> Instructions to follow: From the blizzard report below, return the passage that starts at "The snowbound Washington" and ends at "US east coast.", copied word for word.

> Document text:
......
The snowbound Washington area was resuming partial business yesterday as trains and buses restarted near-normal service, while federal offices remained closed following a massive blizzard that hammered the US east coast.
District of Columbia city government and most local governments in the Washington and Baltimore region are set to reopen after round-the-clock cleanup from the weekend snowstorm that killed at least 35 people in 10 states and the US capital.
New York was largely back to normal on Monday despite near-record snowfall, with public schools and the New York Stock Exchange open.
But Washington and its sprawling Maryland and Virginia suburbs were mostly at a standstill from the blizzard that dumped more than 2 feet in the area.
Hundreds of thousands of federal workers stayed at home on Monday as the subway system, the second-busiest in the United States, and roads were cleared.
Federal offices were likely to remain closed, but emergency and telework employees should adhere to their agencies’ policies, the US office of personnel management said late on Monday. Federal offices closed at noon on Friday ahead of the storm.
District of Columbia mayor Muriel Bowser told reporters that public schools would stay closed until today but city offices would open as normal.
Many school districts in the Baltimore area, which received a record 29.2 inches of snow, and in the Washington region were set to be closed, according to local media websites.
Washington metropolitan area transit authority general manager Paul Wiedefeld told reporters that all rail services except the Silver Line in Virginia would run on a modified weekday schedule.
Bus services would expand to a “severe snow” schedule, he said. The transit system had shut down on Friday ahead of the storm and resumed limited service on Sunday with free travel.
The Federal Aviation Administration said airlines were expected to increase traffic slowly in Boston, the New York area, Philadelphia and the Washington region.
About 500 US flights were cancelled yesterday, less than a third of the number called off on Monday, according to Flightaware.com, an air travel website.
The house of representatives has called off all votes until next week as the snow hampered lawmakers from returning from their home districts. The senate is operating on a reduced schedule.
Residents of New Jersey’s southern shorefront towns on Monday cleaned up homes and businesses flooded by a storm surge during the weekend’s massive blizzard and rued what they described as Governor Chris Christie’s dismissive treatment of the damage.
The storm that walloped Washington and New York hit coastal Cape May County in New Jersey with tides higher than those measured during 2012’s Superstorm Sandy, sending salt water into properties and forcing hundreds of people to evacuate.
Jim Hand voiced exasperation as he surveyed the damage at Fred’s Tavern in Stone Harbor, a bar and liquor store about 56km down the coast from Atlantic City. Hand, a member of the third generation of his family to own the shop, said that the property’s kitchen, electrical wiring and floors would all need to be replaced.to
.”We’re doing the same thing today we did after Sandy,” said Hand, 61.
He was one of a handful of local business owners to criticise comments by Christie, a Republican White House contender who told CNN on Sunday that he had “no concerns” about flooding as a result of the storm.
“Keep this in perspective,” Christie told CNN during a one-day return to the state from the campaign trail in New Hampshire. “Cape May County area was the least flooded area during Hurricane Sandy and had almost no damage in that area.”
No immediate estimate of the financial toll of the flooding damage was available but reinsurance broker Aon Benfield said that total insured losses along the East Coast will run into the billions of dollars.
......
> Data for review:
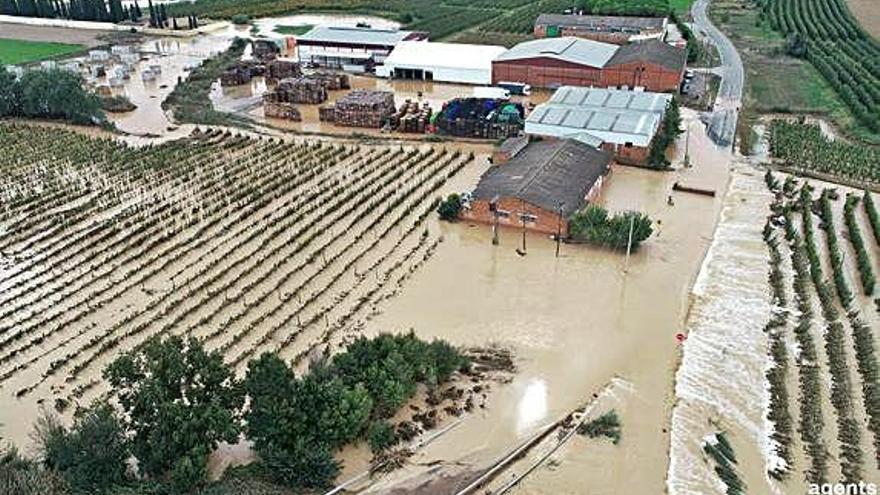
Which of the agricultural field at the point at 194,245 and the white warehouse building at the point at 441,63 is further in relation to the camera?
the white warehouse building at the point at 441,63

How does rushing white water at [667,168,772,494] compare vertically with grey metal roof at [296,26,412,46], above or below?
below

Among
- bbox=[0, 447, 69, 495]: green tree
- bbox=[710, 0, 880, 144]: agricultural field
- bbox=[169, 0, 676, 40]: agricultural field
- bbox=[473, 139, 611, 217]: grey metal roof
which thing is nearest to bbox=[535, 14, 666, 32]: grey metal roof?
bbox=[169, 0, 676, 40]: agricultural field

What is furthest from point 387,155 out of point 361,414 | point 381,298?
point 361,414

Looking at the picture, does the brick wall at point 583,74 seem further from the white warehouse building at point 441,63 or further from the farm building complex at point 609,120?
the farm building complex at point 609,120

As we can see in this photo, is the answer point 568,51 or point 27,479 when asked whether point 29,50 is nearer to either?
point 568,51

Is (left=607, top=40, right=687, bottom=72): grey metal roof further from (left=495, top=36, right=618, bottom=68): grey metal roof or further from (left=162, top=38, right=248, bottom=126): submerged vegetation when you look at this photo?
(left=162, top=38, right=248, bottom=126): submerged vegetation

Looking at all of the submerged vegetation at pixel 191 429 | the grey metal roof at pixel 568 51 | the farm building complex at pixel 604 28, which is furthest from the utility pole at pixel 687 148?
the submerged vegetation at pixel 191 429
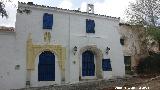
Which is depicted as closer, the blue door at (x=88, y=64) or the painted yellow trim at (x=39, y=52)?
the painted yellow trim at (x=39, y=52)

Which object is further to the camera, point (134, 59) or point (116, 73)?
point (134, 59)

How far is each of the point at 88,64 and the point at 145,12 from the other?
896 cm

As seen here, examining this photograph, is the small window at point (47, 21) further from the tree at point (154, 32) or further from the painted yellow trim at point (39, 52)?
the tree at point (154, 32)

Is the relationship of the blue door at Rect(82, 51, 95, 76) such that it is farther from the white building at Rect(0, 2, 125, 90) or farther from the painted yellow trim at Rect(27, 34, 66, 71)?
the painted yellow trim at Rect(27, 34, 66, 71)

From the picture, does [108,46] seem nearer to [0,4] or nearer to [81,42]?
[81,42]

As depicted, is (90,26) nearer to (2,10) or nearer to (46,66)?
(46,66)

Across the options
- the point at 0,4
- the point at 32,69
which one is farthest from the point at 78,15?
the point at 0,4

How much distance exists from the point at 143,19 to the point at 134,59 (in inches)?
167

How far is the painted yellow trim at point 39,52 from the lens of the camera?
21.5 m

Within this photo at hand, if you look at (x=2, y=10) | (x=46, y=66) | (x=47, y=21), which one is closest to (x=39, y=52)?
(x=46, y=66)

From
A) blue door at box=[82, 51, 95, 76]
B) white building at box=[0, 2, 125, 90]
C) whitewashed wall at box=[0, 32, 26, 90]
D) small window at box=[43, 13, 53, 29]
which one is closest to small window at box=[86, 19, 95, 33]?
white building at box=[0, 2, 125, 90]

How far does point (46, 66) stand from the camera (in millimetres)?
22453

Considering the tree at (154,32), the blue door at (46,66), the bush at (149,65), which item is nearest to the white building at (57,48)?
the blue door at (46,66)

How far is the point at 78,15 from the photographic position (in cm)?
2428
......
> Your solution:
The snowbound Washington area was resuming partial business yesterday as trains and buses restarted near-normal service, while federal offices remained closed following a massive blizzard that hammered the US east coast.